A iniciativa estabelece uma definição formal de antissemitismo no ordenamento jurídico brasileiro, alinhada a parâmetros internacionais adotados pela Aliança Internacional para a Memória do Holocausto. O texto caracteriza o antissemitismo como uma percepção que se manifesta como ódio contra judeus, podendo ocorrer por meio de palavras, escritos, imagens ou ações. A definição abrange também atos direcionados contra pessoas, instituições e bens associados à comunidade judaica.
A proposta aborda situações em que manifestações podem ter como alvo o Estado de Israel, quando este é associado à coletividade judaica.
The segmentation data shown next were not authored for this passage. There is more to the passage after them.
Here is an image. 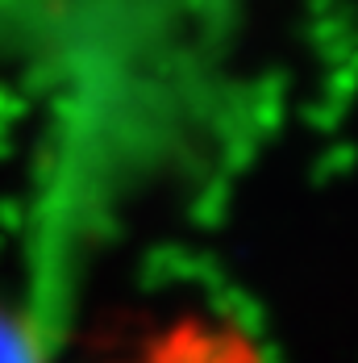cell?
<instances>
[{"instance_id": "1", "label": "cell", "mask_w": 358, "mask_h": 363, "mask_svg": "<svg viewBox=\"0 0 358 363\" xmlns=\"http://www.w3.org/2000/svg\"><path fill=\"white\" fill-rule=\"evenodd\" d=\"M0 363H46V347L17 313L0 305Z\"/></svg>"}]
</instances>
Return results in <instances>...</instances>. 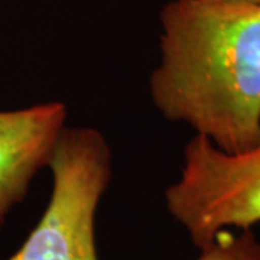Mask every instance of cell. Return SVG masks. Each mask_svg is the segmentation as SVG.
I'll return each mask as SVG.
<instances>
[{"label": "cell", "instance_id": "cell-4", "mask_svg": "<svg viewBox=\"0 0 260 260\" xmlns=\"http://www.w3.org/2000/svg\"><path fill=\"white\" fill-rule=\"evenodd\" d=\"M62 103L0 112V224L28 192L41 168L48 167L65 129Z\"/></svg>", "mask_w": 260, "mask_h": 260}, {"label": "cell", "instance_id": "cell-6", "mask_svg": "<svg viewBox=\"0 0 260 260\" xmlns=\"http://www.w3.org/2000/svg\"><path fill=\"white\" fill-rule=\"evenodd\" d=\"M204 3H220V5H234V6H260V0H192Z\"/></svg>", "mask_w": 260, "mask_h": 260}, {"label": "cell", "instance_id": "cell-1", "mask_svg": "<svg viewBox=\"0 0 260 260\" xmlns=\"http://www.w3.org/2000/svg\"><path fill=\"white\" fill-rule=\"evenodd\" d=\"M152 99L227 153L260 142V6L175 0L162 13Z\"/></svg>", "mask_w": 260, "mask_h": 260}, {"label": "cell", "instance_id": "cell-2", "mask_svg": "<svg viewBox=\"0 0 260 260\" xmlns=\"http://www.w3.org/2000/svg\"><path fill=\"white\" fill-rule=\"evenodd\" d=\"M48 167L54 179L49 203L6 260H99L95 214L112 175L107 142L90 127H65Z\"/></svg>", "mask_w": 260, "mask_h": 260}, {"label": "cell", "instance_id": "cell-5", "mask_svg": "<svg viewBox=\"0 0 260 260\" xmlns=\"http://www.w3.org/2000/svg\"><path fill=\"white\" fill-rule=\"evenodd\" d=\"M200 250L195 260H260V240L251 230L224 232Z\"/></svg>", "mask_w": 260, "mask_h": 260}, {"label": "cell", "instance_id": "cell-3", "mask_svg": "<svg viewBox=\"0 0 260 260\" xmlns=\"http://www.w3.org/2000/svg\"><path fill=\"white\" fill-rule=\"evenodd\" d=\"M165 198L168 211L200 249L224 232L251 230L260 223V142L227 153L197 135Z\"/></svg>", "mask_w": 260, "mask_h": 260}]
</instances>
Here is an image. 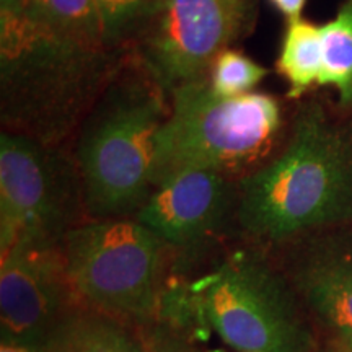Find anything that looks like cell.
Instances as JSON below:
<instances>
[{
    "instance_id": "cell-3",
    "label": "cell",
    "mask_w": 352,
    "mask_h": 352,
    "mask_svg": "<svg viewBox=\"0 0 352 352\" xmlns=\"http://www.w3.org/2000/svg\"><path fill=\"white\" fill-rule=\"evenodd\" d=\"M259 246L248 241L191 283L175 280L157 320L192 338L214 331L239 352H314L300 298Z\"/></svg>"
},
{
    "instance_id": "cell-2",
    "label": "cell",
    "mask_w": 352,
    "mask_h": 352,
    "mask_svg": "<svg viewBox=\"0 0 352 352\" xmlns=\"http://www.w3.org/2000/svg\"><path fill=\"white\" fill-rule=\"evenodd\" d=\"M352 219V126L318 101L297 109L287 142L239 182L235 222L261 246Z\"/></svg>"
},
{
    "instance_id": "cell-10",
    "label": "cell",
    "mask_w": 352,
    "mask_h": 352,
    "mask_svg": "<svg viewBox=\"0 0 352 352\" xmlns=\"http://www.w3.org/2000/svg\"><path fill=\"white\" fill-rule=\"evenodd\" d=\"M236 199V179L215 170H184L153 188L134 219L166 246L189 252L235 222Z\"/></svg>"
},
{
    "instance_id": "cell-23",
    "label": "cell",
    "mask_w": 352,
    "mask_h": 352,
    "mask_svg": "<svg viewBox=\"0 0 352 352\" xmlns=\"http://www.w3.org/2000/svg\"><path fill=\"white\" fill-rule=\"evenodd\" d=\"M331 352H338V349H336V347H334V351H331Z\"/></svg>"
},
{
    "instance_id": "cell-18",
    "label": "cell",
    "mask_w": 352,
    "mask_h": 352,
    "mask_svg": "<svg viewBox=\"0 0 352 352\" xmlns=\"http://www.w3.org/2000/svg\"><path fill=\"white\" fill-rule=\"evenodd\" d=\"M135 329L147 352H201L192 342L195 338L168 321L153 320Z\"/></svg>"
},
{
    "instance_id": "cell-11",
    "label": "cell",
    "mask_w": 352,
    "mask_h": 352,
    "mask_svg": "<svg viewBox=\"0 0 352 352\" xmlns=\"http://www.w3.org/2000/svg\"><path fill=\"white\" fill-rule=\"evenodd\" d=\"M338 227L302 241L285 277L315 320L344 340L352 338V232Z\"/></svg>"
},
{
    "instance_id": "cell-15",
    "label": "cell",
    "mask_w": 352,
    "mask_h": 352,
    "mask_svg": "<svg viewBox=\"0 0 352 352\" xmlns=\"http://www.w3.org/2000/svg\"><path fill=\"white\" fill-rule=\"evenodd\" d=\"M23 7L60 32L107 46L95 0H28Z\"/></svg>"
},
{
    "instance_id": "cell-16",
    "label": "cell",
    "mask_w": 352,
    "mask_h": 352,
    "mask_svg": "<svg viewBox=\"0 0 352 352\" xmlns=\"http://www.w3.org/2000/svg\"><path fill=\"white\" fill-rule=\"evenodd\" d=\"M164 0H95L104 43L111 50H127L155 15Z\"/></svg>"
},
{
    "instance_id": "cell-4",
    "label": "cell",
    "mask_w": 352,
    "mask_h": 352,
    "mask_svg": "<svg viewBox=\"0 0 352 352\" xmlns=\"http://www.w3.org/2000/svg\"><path fill=\"white\" fill-rule=\"evenodd\" d=\"M168 109V96L131 54L77 131L74 160L88 217H134L145 204Z\"/></svg>"
},
{
    "instance_id": "cell-8",
    "label": "cell",
    "mask_w": 352,
    "mask_h": 352,
    "mask_svg": "<svg viewBox=\"0 0 352 352\" xmlns=\"http://www.w3.org/2000/svg\"><path fill=\"white\" fill-rule=\"evenodd\" d=\"M250 0H164L129 51L166 96L209 77L220 52L243 34Z\"/></svg>"
},
{
    "instance_id": "cell-13",
    "label": "cell",
    "mask_w": 352,
    "mask_h": 352,
    "mask_svg": "<svg viewBox=\"0 0 352 352\" xmlns=\"http://www.w3.org/2000/svg\"><path fill=\"white\" fill-rule=\"evenodd\" d=\"M277 70L289 82V98L297 100L323 72V36L321 26L302 19L290 20L280 47Z\"/></svg>"
},
{
    "instance_id": "cell-20",
    "label": "cell",
    "mask_w": 352,
    "mask_h": 352,
    "mask_svg": "<svg viewBox=\"0 0 352 352\" xmlns=\"http://www.w3.org/2000/svg\"><path fill=\"white\" fill-rule=\"evenodd\" d=\"M0 352H46V351L41 349V347H33V346L16 344V342L2 341V346H0Z\"/></svg>"
},
{
    "instance_id": "cell-1",
    "label": "cell",
    "mask_w": 352,
    "mask_h": 352,
    "mask_svg": "<svg viewBox=\"0 0 352 352\" xmlns=\"http://www.w3.org/2000/svg\"><path fill=\"white\" fill-rule=\"evenodd\" d=\"M129 56L60 32L25 7L0 10L2 129L60 147Z\"/></svg>"
},
{
    "instance_id": "cell-12",
    "label": "cell",
    "mask_w": 352,
    "mask_h": 352,
    "mask_svg": "<svg viewBox=\"0 0 352 352\" xmlns=\"http://www.w3.org/2000/svg\"><path fill=\"white\" fill-rule=\"evenodd\" d=\"M129 323L78 305L59 324L44 351L46 352H147L138 329Z\"/></svg>"
},
{
    "instance_id": "cell-5",
    "label": "cell",
    "mask_w": 352,
    "mask_h": 352,
    "mask_svg": "<svg viewBox=\"0 0 352 352\" xmlns=\"http://www.w3.org/2000/svg\"><path fill=\"white\" fill-rule=\"evenodd\" d=\"M168 100V116L157 135L153 188L192 168L240 182L274 155L284 118L272 95L222 96L206 77L175 88Z\"/></svg>"
},
{
    "instance_id": "cell-9",
    "label": "cell",
    "mask_w": 352,
    "mask_h": 352,
    "mask_svg": "<svg viewBox=\"0 0 352 352\" xmlns=\"http://www.w3.org/2000/svg\"><path fill=\"white\" fill-rule=\"evenodd\" d=\"M78 305L60 243H20L2 253V341L44 349Z\"/></svg>"
},
{
    "instance_id": "cell-19",
    "label": "cell",
    "mask_w": 352,
    "mask_h": 352,
    "mask_svg": "<svg viewBox=\"0 0 352 352\" xmlns=\"http://www.w3.org/2000/svg\"><path fill=\"white\" fill-rule=\"evenodd\" d=\"M307 0H271V3L277 10L283 13L284 16H287L289 21L300 19V13L305 7Z\"/></svg>"
},
{
    "instance_id": "cell-7",
    "label": "cell",
    "mask_w": 352,
    "mask_h": 352,
    "mask_svg": "<svg viewBox=\"0 0 352 352\" xmlns=\"http://www.w3.org/2000/svg\"><path fill=\"white\" fill-rule=\"evenodd\" d=\"M87 214L74 157L23 134H0V246L60 243Z\"/></svg>"
},
{
    "instance_id": "cell-6",
    "label": "cell",
    "mask_w": 352,
    "mask_h": 352,
    "mask_svg": "<svg viewBox=\"0 0 352 352\" xmlns=\"http://www.w3.org/2000/svg\"><path fill=\"white\" fill-rule=\"evenodd\" d=\"M165 246L134 217L90 219L60 241L69 280L82 305L134 327L158 318Z\"/></svg>"
},
{
    "instance_id": "cell-22",
    "label": "cell",
    "mask_w": 352,
    "mask_h": 352,
    "mask_svg": "<svg viewBox=\"0 0 352 352\" xmlns=\"http://www.w3.org/2000/svg\"><path fill=\"white\" fill-rule=\"evenodd\" d=\"M338 352H352V338H344V340H336Z\"/></svg>"
},
{
    "instance_id": "cell-14",
    "label": "cell",
    "mask_w": 352,
    "mask_h": 352,
    "mask_svg": "<svg viewBox=\"0 0 352 352\" xmlns=\"http://www.w3.org/2000/svg\"><path fill=\"white\" fill-rule=\"evenodd\" d=\"M323 72L318 85L338 91L340 107L352 109V0H342L336 16L321 26Z\"/></svg>"
},
{
    "instance_id": "cell-17",
    "label": "cell",
    "mask_w": 352,
    "mask_h": 352,
    "mask_svg": "<svg viewBox=\"0 0 352 352\" xmlns=\"http://www.w3.org/2000/svg\"><path fill=\"white\" fill-rule=\"evenodd\" d=\"M270 70L250 59L243 52L226 50L214 60L209 72V83L215 94L222 96H241L253 94Z\"/></svg>"
},
{
    "instance_id": "cell-21",
    "label": "cell",
    "mask_w": 352,
    "mask_h": 352,
    "mask_svg": "<svg viewBox=\"0 0 352 352\" xmlns=\"http://www.w3.org/2000/svg\"><path fill=\"white\" fill-rule=\"evenodd\" d=\"M28 0H0V10H15L21 8Z\"/></svg>"
}]
</instances>
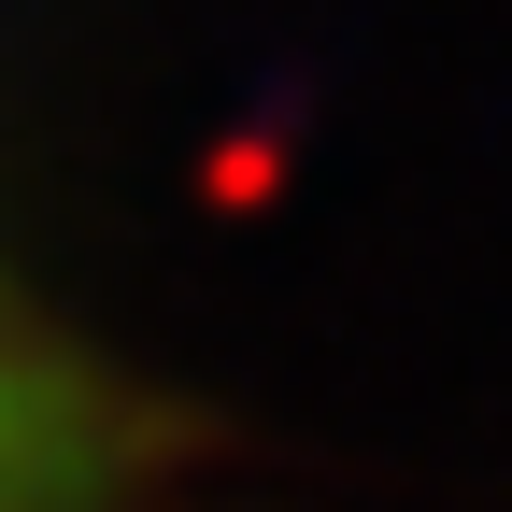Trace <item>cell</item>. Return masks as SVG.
Here are the masks:
<instances>
[{"instance_id":"1","label":"cell","mask_w":512,"mask_h":512,"mask_svg":"<svg viewBox=\"0 0 512 512\" xmlns=\"http://www.w3.org/2000/svg\"><path fill=\"white\" fill-rule=\"evenodd\" d=\"M200 413L100 356L15 256H0V512H200Z\"/></svg>"}]
</instances>
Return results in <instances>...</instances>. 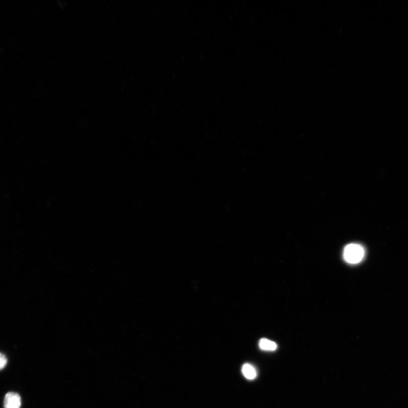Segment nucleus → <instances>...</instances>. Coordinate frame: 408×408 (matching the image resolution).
Returning a JSON list of instances; mask_svg holds the SVG:
<instances>
[{
    "label": "nucleus",
    "instance_id": "1",
    "mask_svg": "<svg viewBox=\"0 0 408 408\" xmlns=\"http://www.w3.org/2000/svg\"><path fill=\"white\" fill-rule=\"evenodd\" d=\"M343 256L344 260L349 264H357L365 256L364 248L358 244H348L345 247Z\"/></svg>",
    "mask_w": 408,
    "mask_h": 408
},
{
    "label": "nucleus",
    "instance_id": "2",
    "mask_svg": "<svg viewBox=\"0 0 408 408\" xmlns=\"http://www.w3.org/2000/svg\"><path fill=\"white\" fill-rule=\"evenodd\" d=\"M21 398L19 394L14 392H8L4 398V408H20Z\"/></svg>",
    "mask_w": 408,
    "mask_h": 408
},
{
    "label": "nucleus",
    "instance_id": "3",
    "mask_svg": "<svg viewBox=\"0 0 408 408\" xmlns=\"http://www.w3.org/2000/svg\"><path fill=\"white\" fill-rule=\"evenodd\" d=\"M242 374L248 380H253L257 377L255 367L249 364H245L242 368Z\"/></svg>",
    "mask_w": 408,
    "mask_h": 408
},
{
    "label": "nucleus",
    "instance_id": "4",
    "mask_svg": "<svg viewBox=\"0 0 408 408\" xmlns=\"http://www.w3.org/2000/svg\"><path fill=\"white\" fill-rule=\"evenodd\" d=\"M258 346L261 350L264 351L273 352L278 348V345L276 343L267 338L261 339Z\"/></svg>",
    "mask_w": 408,
    "mask_h": 408
},
{
    "label": "nucleus",
    "instance_id": "5",
    "mask_svg": "<svg viewBox=\"0 0 408 408\" xmlns=\"http://www.w3.org/2000/svg\"><path fill=\"white\" fill-rule=\"evenodd\" d=\"M8 364V359L6 355L0 353V371L3 370Z\"/></svg>",
    "mask_w": 408,
    "mask_h": 408
}]
</instances>
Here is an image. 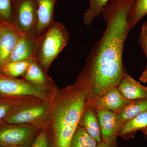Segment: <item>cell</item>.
<instances>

O texto estabelece que “críticas a Israel que sejam semelhantes às dirigidas contra qualquer outro país não podem ser consideradas antissemitas”.
Tabata Amaral justifica a apresentação do projeto pela ausência de uma definição normativa clara no país. Segundo a deputada, “trata-se de uma definição central para a construção de políticas públicas de memória, educação, prevenção do ódio e promoção dos direitos humanos”.
A parlamentar argumenta que a proposta visa “distinguir, de forma cuidadosa e técnica, as manifestações que integram o debate público legítimo daquelas que, ultrapassando esse campo, incitam o ódio, promovem discriminação, negam eventos históricos universalmente comprovados ou mobilizam estereótipos”.
A congressista busca assegurar “maior segurança jurídica às ações estatais voltadas ao enfrentamento de discursos e práticas antissemitas” a partir da regulamentação.
A matéria inicial foi assinada por Tabata e outros 45 parlamentares. Após a apresentação, quatro deputados retiraram suas assinaturas: Reginaldo Veras (PV-DF), Welter (PT-PR), Heloísa Helena (Rede-RJ) e Vander Loubet (PT-MS).
O projeto foi apresentado à Mesa Diretora da Câmara dos Deputados, em Brasília. A Mesa Diretora ficará responsável por determinar o rito de tramitação e definir em quais comissões a proposta deverá ser discutida.
Tabata Amaral sustenta que a proposta não restringe o debate político nem a liberdade de expressão. A proposta não cria novos crimes. O próprio texto reconhece que o antissemitismo já é enquadrado como crime no Brasil por ser considerado uma forma de racismo, conforme jurisprudência do STF de 2003.
O objetivo da deputada é estabelecer parâmetros legais para orientar políticas públicas e a atuação estatal, sem alterar a legislação penal vigente.